Activity of cytisine and its brominated isosteres on recombinant human alpha7, alpha4beta2 and alpha4beta4 nicotinic acetylcholine receptors.[Pubmed:11553677]
J Neurochem. 2001 Sep;78(5):1029-43.
Effects of cytisine (cy), 3-Bromocytisine (3-Br-cy), 5-bromocytisine (5-Br-cy) and 3,5-dibromocytisine (3,5-diBr-cy) on human (h) alpha7-, alpha4beta2- and alpha4beta4 nicotinic acetylcholine (nACh) receptors, expressed in Xenopus oocytes and cell lines, have been investigated. Cy and its bromo-isosteres fully inhibited binding of both [alpha-(125)I]bungarotoxin ([alpha-(125)I]BgTx) to halpha7- and [(3)H]cy to halpha4beta2- or halpha4beta4-nACh receptors. 3-Br-cy was the most potent inhibitor of both [alpha-(125)I]BgTx and [(3)H]cy binding. Cy was less potent than 3-Br-cy, but 5-Br-cy and 3,5-diBr-cy were the least potent inhibitors. Cy and 3-Br-cy were potent full agonists at halpha7-nACh receptors but behaved as partial agonists at halpha4beta2- and halpha4beta4-nACh receptors. 5-Br-cy and 3,5-diBr-cy had low potency and were partial agonists at halpha7- and halpha4beta4-nACh receptors, but they elicited no responses on halpha4beta2-nACh receptors.

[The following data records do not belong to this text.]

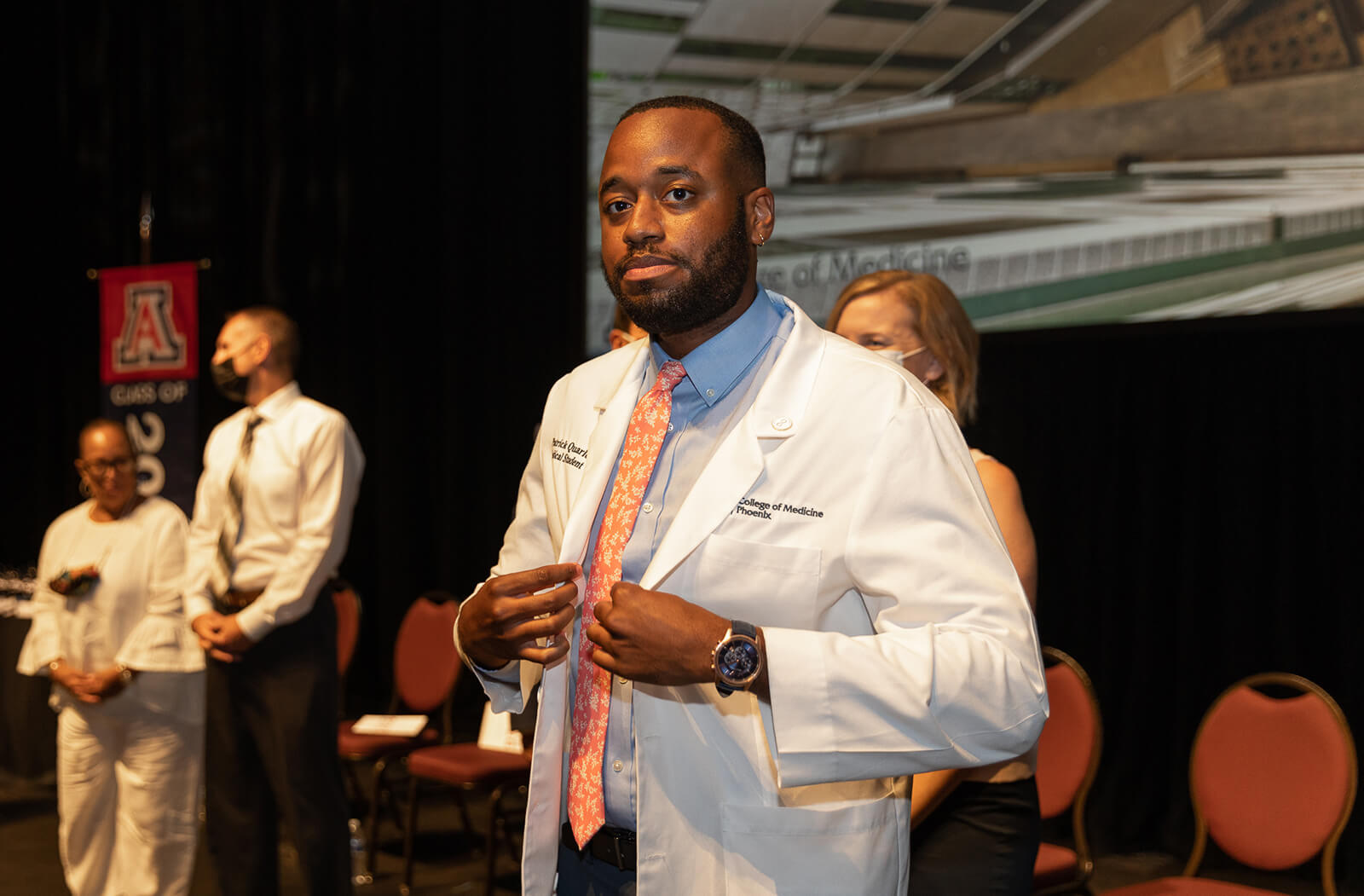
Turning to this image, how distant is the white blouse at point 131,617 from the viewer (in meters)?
3.79

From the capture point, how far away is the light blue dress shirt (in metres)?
1.43

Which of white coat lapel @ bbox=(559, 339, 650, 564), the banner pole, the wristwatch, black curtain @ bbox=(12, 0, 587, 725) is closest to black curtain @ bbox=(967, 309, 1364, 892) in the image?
black curtain @ bbox=(12, 0, 587, 725)

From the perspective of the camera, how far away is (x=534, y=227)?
6145 mm

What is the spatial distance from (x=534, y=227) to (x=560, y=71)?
0.80 meters

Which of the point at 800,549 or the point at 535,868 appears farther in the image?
the point at 535,868

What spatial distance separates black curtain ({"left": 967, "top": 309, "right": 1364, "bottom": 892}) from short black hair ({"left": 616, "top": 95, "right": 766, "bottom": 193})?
2678 millimetres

Cy and 3-Br-cy produced dual dose-response curves (DRC) at both halpha4beta2- and halpha4beta4-nACh receptors, but ACh produced dual DRC only at halpha4beta2-nACh receptors. Low concentrations of cy, 3-Br-cy and 5-Br-cy enhanced ACh responses of oocytes expressing halpha4beta2-nACh receptors, but at high concentrations they inhibited the responses. In contrast, 3,5-diBr-cy only inhibited, in a competitive manner, ACh responses of halpha4beta2-nACh receptors. It is concluded that bromination of the pyridone ring of cy produces marked changes in effects of cy that are manifest as nACh receptor subtype-specific differences in binding affinities and in functional potencies and efficacies.